◆ **WHAT YOU NEED TO DO**
a) In the passage on male out-migration and agriculture, translate the following sentence into Spanish: "It signifies that the women have to bear an additional burden of household work as well as farm work in the absence of men."
b) Answer the following questions using the passage on male out-migration and agriculture.
(i) In which country did Song carry out her work?
(ii) In which country was the study by Myers et al carried out?
(iii) According to McDowell and de Haan, how is the labour shortage compensated?
c) State whether each statement agrees with the passage on male out-migration and agriculture. Answer yes or no, and support each answer with a quotation from the passage.
(i) Song concludes that male out-migration causes the feminization of agriculture.
(ii) Adra's study was carried out in Sudan.
(iii) McDowell and de Haan hold that the impact of male out-migration on agriculture is the same everywhere.

======== DOCUMENT PASSAGE

Adra (1983) reports because of male out-migration there is a shortage of labour in the agricultural activities. This particularly happens in the situation of nuclear family where the added tasks could not be shared with other family members and the agricultural and domestic workload of individual women increases (Adra, 1983). In his study in Yemen, he further writes that usually the migrant household head allocates a paid male representative, in his absence, to oversee some male jobs like ploughing, irrigating or marketing, “a woman’s daily agricultural tasks increase. Chores that were shared by her husband become her responsibility entirely” (1983: 30).

In her work in China, Song (1998) concludes that male out-migration virtually causes the feminization of agriculture. It signifies that the women have to bear an additional burden of household work as well as farm work in the absence of men. She further argues, “It is the women who are playing key roles in sustaining the small-scale subsistence farming and food security at both farmers’ household level and national level” (1998: 169). Moreover, one of the important gender related impacts is the possible adverse effect on girls’ education because of extra burden of workload to their mothers and support need from daughters to them. In a study carried out in Sudan, Myers et al (1996) noted that “children, particularly girls, are missing out on schooling because they are required to help shoulder their mothers’ extra work burdens in the farm and household” (1996: 17).

However, the impact of male out-migration on agriculture is more contexts specific. McDowell and de Haan (1997) report that it varies from place to place and from time to time and depends to some extent on an ability to maintain labour inputs and to invest remittances productively. By taking a side of positive impacts of male out-migration they come to agree on labour shortage especially for the agricultural intensification; however they are convinced that the labour shortage is compensated by hiring labourers with the help of remittances sent by the migrants. Agricultural intensification generally requires increased labour and that may cause a restriction on the intensification (McDowell and de Haan, 1997). They argue, “Remittance may stimulate agricultural intensification where practices allow the head of household to employ labour, and remitted earnings can be and are invested productively on physical inputs such as equipment, seeds, fertilizers or drought animals” (1997: 20).

================
======== RECORD EXTRACTS

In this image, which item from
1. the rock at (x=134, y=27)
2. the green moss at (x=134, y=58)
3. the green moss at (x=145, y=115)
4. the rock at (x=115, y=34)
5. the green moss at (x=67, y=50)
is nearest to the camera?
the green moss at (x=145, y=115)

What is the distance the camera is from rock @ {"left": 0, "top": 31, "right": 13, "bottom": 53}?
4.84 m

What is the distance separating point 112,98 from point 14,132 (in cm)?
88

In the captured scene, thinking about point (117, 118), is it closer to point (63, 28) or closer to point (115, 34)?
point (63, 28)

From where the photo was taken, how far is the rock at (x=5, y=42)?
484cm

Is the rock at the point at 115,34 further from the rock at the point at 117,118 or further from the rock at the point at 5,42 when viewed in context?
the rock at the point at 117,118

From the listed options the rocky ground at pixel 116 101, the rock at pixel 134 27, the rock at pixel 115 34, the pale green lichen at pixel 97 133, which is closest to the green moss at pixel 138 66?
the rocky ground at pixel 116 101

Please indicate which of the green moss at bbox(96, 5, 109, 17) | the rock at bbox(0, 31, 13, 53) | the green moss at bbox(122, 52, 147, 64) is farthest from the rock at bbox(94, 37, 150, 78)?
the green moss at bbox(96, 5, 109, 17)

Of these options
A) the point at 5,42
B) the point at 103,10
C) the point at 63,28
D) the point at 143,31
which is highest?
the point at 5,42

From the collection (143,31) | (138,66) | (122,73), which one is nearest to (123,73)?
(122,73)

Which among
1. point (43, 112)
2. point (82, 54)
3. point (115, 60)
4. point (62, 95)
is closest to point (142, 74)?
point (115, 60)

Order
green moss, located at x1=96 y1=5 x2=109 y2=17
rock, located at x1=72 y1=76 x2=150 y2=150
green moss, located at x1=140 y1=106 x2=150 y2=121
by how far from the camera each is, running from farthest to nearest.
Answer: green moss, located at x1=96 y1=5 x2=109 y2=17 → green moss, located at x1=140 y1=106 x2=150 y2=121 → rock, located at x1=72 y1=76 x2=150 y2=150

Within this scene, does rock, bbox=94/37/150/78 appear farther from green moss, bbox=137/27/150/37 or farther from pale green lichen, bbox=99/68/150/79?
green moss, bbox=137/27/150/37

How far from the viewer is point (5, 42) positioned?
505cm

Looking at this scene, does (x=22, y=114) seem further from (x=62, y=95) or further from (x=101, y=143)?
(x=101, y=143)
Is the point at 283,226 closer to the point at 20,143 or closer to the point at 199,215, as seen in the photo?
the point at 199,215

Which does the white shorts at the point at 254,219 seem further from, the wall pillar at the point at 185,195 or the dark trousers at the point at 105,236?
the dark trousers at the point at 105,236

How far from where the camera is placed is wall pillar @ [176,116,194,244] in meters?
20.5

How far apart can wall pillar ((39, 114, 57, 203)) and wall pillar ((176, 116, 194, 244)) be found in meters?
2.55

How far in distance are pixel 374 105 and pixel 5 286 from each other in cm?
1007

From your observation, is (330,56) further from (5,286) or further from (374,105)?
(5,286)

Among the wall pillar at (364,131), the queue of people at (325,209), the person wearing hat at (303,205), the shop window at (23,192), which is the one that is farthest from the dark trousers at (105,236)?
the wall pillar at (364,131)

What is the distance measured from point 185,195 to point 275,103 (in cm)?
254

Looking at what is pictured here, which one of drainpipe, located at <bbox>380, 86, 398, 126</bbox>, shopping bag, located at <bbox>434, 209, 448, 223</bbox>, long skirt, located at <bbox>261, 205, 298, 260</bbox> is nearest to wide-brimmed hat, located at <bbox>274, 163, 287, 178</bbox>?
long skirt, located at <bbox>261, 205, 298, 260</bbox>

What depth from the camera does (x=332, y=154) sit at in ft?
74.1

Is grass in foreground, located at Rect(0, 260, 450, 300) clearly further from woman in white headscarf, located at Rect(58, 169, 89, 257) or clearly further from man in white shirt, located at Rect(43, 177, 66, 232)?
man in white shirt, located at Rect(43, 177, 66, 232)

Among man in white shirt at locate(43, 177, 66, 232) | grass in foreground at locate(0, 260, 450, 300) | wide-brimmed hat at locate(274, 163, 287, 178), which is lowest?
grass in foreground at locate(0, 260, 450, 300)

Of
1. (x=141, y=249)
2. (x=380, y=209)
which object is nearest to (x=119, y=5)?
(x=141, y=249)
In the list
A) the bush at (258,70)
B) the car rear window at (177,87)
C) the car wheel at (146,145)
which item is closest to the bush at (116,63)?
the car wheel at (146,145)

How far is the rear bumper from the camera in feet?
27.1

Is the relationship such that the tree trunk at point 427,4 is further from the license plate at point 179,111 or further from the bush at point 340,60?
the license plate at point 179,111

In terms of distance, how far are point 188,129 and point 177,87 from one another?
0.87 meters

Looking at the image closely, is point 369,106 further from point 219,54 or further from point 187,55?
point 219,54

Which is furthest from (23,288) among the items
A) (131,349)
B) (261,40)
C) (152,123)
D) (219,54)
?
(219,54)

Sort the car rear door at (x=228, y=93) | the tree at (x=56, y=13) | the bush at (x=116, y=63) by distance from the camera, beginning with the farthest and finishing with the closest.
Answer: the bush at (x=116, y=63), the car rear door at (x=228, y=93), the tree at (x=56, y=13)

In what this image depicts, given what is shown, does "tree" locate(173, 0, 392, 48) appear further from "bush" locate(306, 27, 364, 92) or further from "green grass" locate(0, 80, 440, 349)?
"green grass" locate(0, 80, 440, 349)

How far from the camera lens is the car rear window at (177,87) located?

================

◆ **THE RESULTS**
a) Significa que las mujeres tienen que soportar una carga adicional de trabajo doméstico, así como de trabajo agrícola, en ausencia de los hombres.

b)
(i) China.
(ii) Sudan.
(iii) By hiring labourers with the help of remittances sent by the migrants.

c)
(i) Yes: "male out-migration virtually causes the feminization of agriculture"
(ii) No: "In his study in Yemen"
(iii) No: "it varies from place to place and from time to time"